14位:「君たちはどう生きるか」の裏話
君たちはどう生きるかは、2023年に公開された作品。太平洋戦争中、母親の死をきっかけに田舎に疎開した眞人が、人語を話す青サギと「下の世界」へ向かうストーリー。タイトルは吉村源三郎の小説「君たちはどう生きるか」に由来します。
本作は宮崎駿が10年ぶりに手がけており、過去作品のオマージュが散りばめられています。例えば大叔父が作る異世界には、もののけ姫に登場するコトダマのような存在が登場します。
また作中で大叔父は眞人に「13個の穢れていない石がある。3日に1つずつ積み上げて世界の均衡を維持する自分の役目を引き継いで欲しい」と述べました。13という数字は、宮崎駿が今まで手がけた作品数と一致します。
本作は公開までほぼ情報が開示されなかった異例の作品。ただ鈴木敏夫プロデューサーは、仮に宣伝ができたなら、「悪意」という言葉を使いたかったとの事。「悪意に満ちている世の中で、君達はどう生きるか」。宮崎駿は様々なオマージュを通し、私達に伝えたいものだと思われます。
13位:「コクリコ坂から」の裏話
コクリコ坂からは、2011年に公開された作品。佐山哲郎が1980年に「なかよし」で連載した作品が元になっています。1963年の横浜を舞台に、16歳の女子高生・海の恋愛や友情を描いています。

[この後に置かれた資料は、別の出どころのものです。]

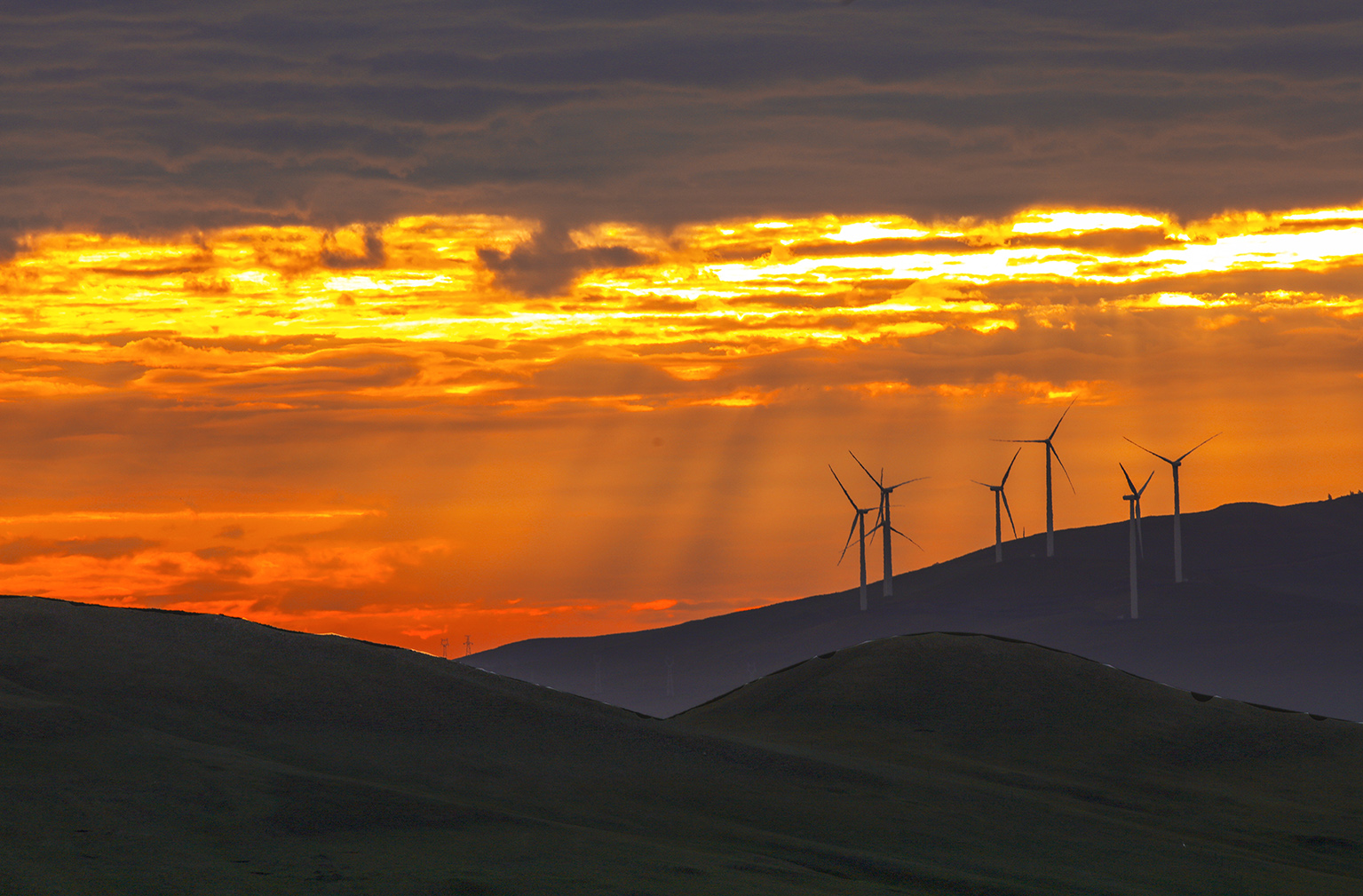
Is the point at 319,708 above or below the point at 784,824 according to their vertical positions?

本作では、高度経済成長期の労働争議や学生運動なども作中に登場します。1990年代にも映画化が検討されたものの、当時は学生運動も過去の話ではなかったため、代わりに「耳をすませば」が映画化されました。
宮崎駿が本作品で伝えたかった事は、古い価値観が失われる時代において、過去の積み重ねも大切にする事。作品製作期間中の2011年3月11日、日本では東日本大地震という私達の価値観を塗り替える出来事が起こりました。
本来ならスタジオも計画停電で休業するはずが、宮崎駿は「こんな時だから作るんだ」と皆に声をかけ、勤務体制を調整して製作を続行しました。本作からは、宮崎駿のアニメーターとしての覚悟と矜持が伝わってきます。